* [YOUR GOAL]
Reproduce every line of the listing below word for word, omitting the pictures.

----- DATASET

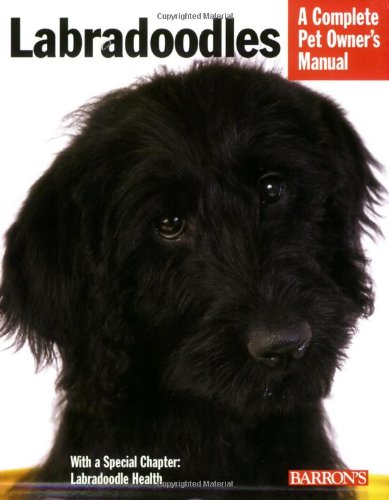 Labradoodles: Everything About Purchase, Care, Nutrition, Behavior, and Training (Complete Pet Owner's Manual) Pets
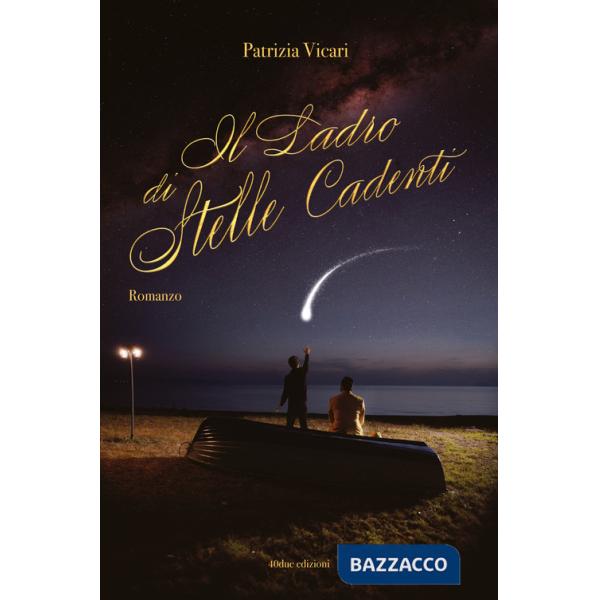 Ladro di stelle cadenti (Il)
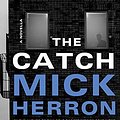 Cover Art for B07ZC4M6BF, The Catch by Mick Herron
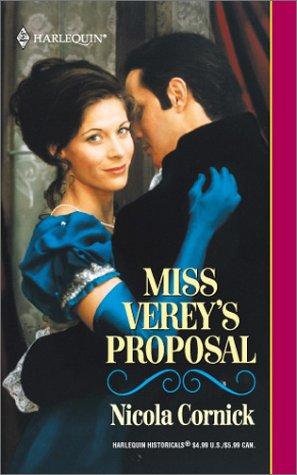 Nicola Cornick: Miss Verey's Proposal (Harlequin Historical, No. 604) (2002, Harlequin)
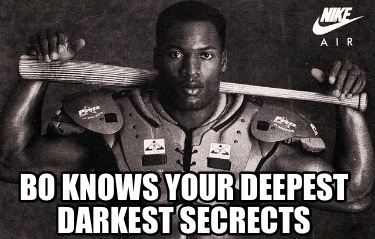 bo-knows-your-deepest-darkest-secrects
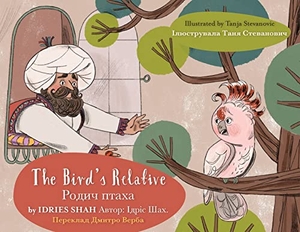 Shah, Idries. The Bird's Relative - English-Ukrainian Edition. Hoopoe Books, 2022.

----------

* [SOLUTION FOR THIS PROBLEM]
 Labradoodles: Everything About Purchase, Care, Nutrition, Behavior, and Training (Complete Pet Owner's Manual) Pets
 Ladro di stelle cadenti (Il)
 Cover Art for B07ZC4M6BF, The Catch by Mick Herron
 Nicola Cornick: Miss Verey's Proposal (Harlequin Historical, No. 604) (2002, Harlequin)
 bo-knows-your-deepest-darkest-secrects
 Shah, Idries. The Bird's Relative - English-Ukrainian Edition. Hoopoe Books, 2022.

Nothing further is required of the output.